## [ENTRIES]
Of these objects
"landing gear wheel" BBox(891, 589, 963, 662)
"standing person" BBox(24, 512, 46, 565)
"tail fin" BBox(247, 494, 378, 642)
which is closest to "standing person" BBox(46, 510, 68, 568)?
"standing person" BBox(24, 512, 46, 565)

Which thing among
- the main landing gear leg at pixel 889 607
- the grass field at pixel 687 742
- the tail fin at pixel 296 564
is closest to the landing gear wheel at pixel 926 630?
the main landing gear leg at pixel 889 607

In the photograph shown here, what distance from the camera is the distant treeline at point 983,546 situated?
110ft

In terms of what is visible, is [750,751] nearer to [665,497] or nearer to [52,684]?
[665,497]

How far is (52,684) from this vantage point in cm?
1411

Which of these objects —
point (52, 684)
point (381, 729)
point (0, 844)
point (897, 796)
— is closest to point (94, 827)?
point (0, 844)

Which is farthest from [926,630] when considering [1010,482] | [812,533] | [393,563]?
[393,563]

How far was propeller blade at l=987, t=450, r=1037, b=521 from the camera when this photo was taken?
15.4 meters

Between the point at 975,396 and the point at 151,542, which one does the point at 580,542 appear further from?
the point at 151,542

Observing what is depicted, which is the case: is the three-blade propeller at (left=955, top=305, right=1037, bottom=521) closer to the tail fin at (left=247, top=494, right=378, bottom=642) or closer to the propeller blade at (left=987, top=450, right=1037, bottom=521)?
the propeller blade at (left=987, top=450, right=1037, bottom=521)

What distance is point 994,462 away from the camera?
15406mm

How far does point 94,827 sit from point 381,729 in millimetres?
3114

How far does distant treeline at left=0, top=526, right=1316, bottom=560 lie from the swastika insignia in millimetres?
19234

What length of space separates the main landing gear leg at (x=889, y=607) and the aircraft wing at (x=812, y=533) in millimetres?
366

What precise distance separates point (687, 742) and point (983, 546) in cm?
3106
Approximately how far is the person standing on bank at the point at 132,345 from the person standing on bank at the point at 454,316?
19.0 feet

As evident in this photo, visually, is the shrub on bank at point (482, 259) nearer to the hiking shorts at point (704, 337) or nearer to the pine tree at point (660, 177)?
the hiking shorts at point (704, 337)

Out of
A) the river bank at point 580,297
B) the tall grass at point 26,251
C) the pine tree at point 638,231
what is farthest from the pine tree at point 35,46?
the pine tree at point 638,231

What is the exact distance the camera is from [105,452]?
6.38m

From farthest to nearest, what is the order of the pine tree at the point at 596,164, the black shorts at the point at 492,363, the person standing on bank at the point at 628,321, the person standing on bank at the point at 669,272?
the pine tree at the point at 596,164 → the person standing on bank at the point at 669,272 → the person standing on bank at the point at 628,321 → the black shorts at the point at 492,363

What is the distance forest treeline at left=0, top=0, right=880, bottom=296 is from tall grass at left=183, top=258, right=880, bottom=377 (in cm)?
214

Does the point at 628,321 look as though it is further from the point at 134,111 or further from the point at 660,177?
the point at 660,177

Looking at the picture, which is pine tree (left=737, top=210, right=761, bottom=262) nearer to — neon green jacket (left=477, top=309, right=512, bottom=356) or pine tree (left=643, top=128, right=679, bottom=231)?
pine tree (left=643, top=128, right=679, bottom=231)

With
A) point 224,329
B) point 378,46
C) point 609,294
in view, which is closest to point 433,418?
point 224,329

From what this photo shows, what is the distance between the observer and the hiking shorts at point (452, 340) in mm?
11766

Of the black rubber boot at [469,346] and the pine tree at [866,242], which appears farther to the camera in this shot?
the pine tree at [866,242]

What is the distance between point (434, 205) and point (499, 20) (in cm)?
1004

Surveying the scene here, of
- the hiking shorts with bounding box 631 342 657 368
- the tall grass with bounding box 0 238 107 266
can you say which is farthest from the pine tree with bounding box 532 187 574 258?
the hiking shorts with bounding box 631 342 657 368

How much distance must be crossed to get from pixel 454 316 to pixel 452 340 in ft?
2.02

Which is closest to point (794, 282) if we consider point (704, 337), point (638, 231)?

## [OBJECTIVE]
Print the records above in full, exactly.

## [EXERCISE OUTPUT]
Of these objects
"landing gear wheel" BBox(891, 589, 963, 662)
"standing person" BBox(24, 512, 46, 565)
"tail fin" BBox(247, 494, 378, 642)
which is closest to "standing person" BBox(46, 510, 68, 568)?
"standing person" BBox(24, 512, 46, 565)

Which thing among
- the main landing gear leg at pixel 889 607
- the grass field at pixel 687 742
- the tail fin at pixel 296 564
is closest to the landing gear wheel at pixel 926 630?
the main landing gear leg at pixel 889 607

In the photograph shown here, what distance from the camera is the distant treeline at point 983,546 situated?
110ft

In terms of what is visible, is [750,751] nearer to [665,497] or nearer to [52,684]?
[665,497]

How far is (52,684) from this vantage point in cm?
1411

Which of these objects —
point (52, 684)
point (381, 729)
point (0, 844)
point (897, 796)
— is closest to point (94, 827)?
point (0, 844)

Which is farthest from [926,630] when considering [1010,482] | [812,533] | [393,563]?
[393,563]

How far was propeller blade at l=987, t=450, r=1037, b=521 from the camera when this photo was taken?
15.4 meters

Between the point at 975,396 and the point at 151,542, which one does the point at 580,542 appear further from?
the point at 151,542

Observing what is depicted, which is the case: is the three-blade propeller at (left=955, top=305, right=1037, bottom=521) closer to the tail fin at (left=247, top=494, right=378, bottom=642) or closer to the propeller blade at (left=987, top=450, right=1037, bottom=521)?
the propeller blade at (left=987, top=450, right=1037, bottom=521)

What distance is point 994,462 away from the camera?
15406mm

How far does point 94,827 sit from point 381,729 in millimetres?
3114

How far does distant treeline at left=0, top=526, right=1316, bottom=560 lie from the swastika insignia in millimetres?
19234

What length of space separates the main landing gear leg at (x=889, y=607) and the aircraft wing at (x=812, y=533) in millimetres?
366

What precise distance separates point (687, 742) and point (983, 546) in cm?
3106
Approximately how far is the person standing on bank at the point at 132,345 from the person standing on bank at the point at 454,316?
19.0 feet

As evident in this photo, visually, is the shrub on bank at point (482, 259) nearer to the hiking shorts at point (704, 337) or nearer to the pine tree at point (660, 177)?
the hiking shorts at point (704, 337)

Out of
A) the river bank at point 580,297
B) the tall grass at point 26,251
C) the pine tree at point 638,231
what is farthest from the pine tree at point 35,46?
the pine tree at point 638,231

What is the exact distance the camera is from [105,452]?
6.38m

From farthest to nearest, what is the order of the pine tree at the point at 596,164, the black shorts at the point at 492,363, the person standing on bank at the point at 628,321, the person standing on bank at the point at 669,272?
the pine tree at the point at 596,164 → the person standing on bank at the point at 669,272 → the person standing on bank at the point at 628,321 → the black shorts at the point at 492,363

What is the distance forest treeline at left=0, top=0, right=880, bottom=296 is from tall grass at left=183, top=258, right=880, bottom=377 (in cm)?
214

Does the point at 628,321 look as though it is further from the point at 134,111 or further from the point at 660,177?
the point at 660,177

Looking at the picture, which is pine tree (left=737, top=210, right=761, bottom=262) nearer to — neon green jacket (left=477, top=309, right=512, bottom=356) or pine tree (left=643, top=128, right=679, bottom=231)?
pine tree (left=643, top=128, right=679, bottom=231)

With
A) point 224,329
B) point 378,46
C) point 609,294
in view, which is closest to point 433,418?
point 224,329

From what this photo shows, what is the distance between the observer and the hiking shorts at point (452, 340) in mm?
11766

Of the black rubber boot at [469,346] and the pine tree at [866,242], which appears farther to the camera in this shot?
the pine tree at [866,242]

What is the distance between point (434, 205) and point (499, 20) (in cm)?
1004

Surveying the scene here, of
- the hiking shorts with bounding box 631 342 657 368
- the tall grass with bounding box 0 238 107 266
can you say which is farthest from the pine tree with bounding box 532 187 574 258?
the hiking shorts with bounding box 631 342 657 368

How much distance must be crossed to get from pixel 454 316 to pixel 452 340 in ft?
2.02

Which is closest to point (794, 282) if we consider point (704, 337), point (638, 231)?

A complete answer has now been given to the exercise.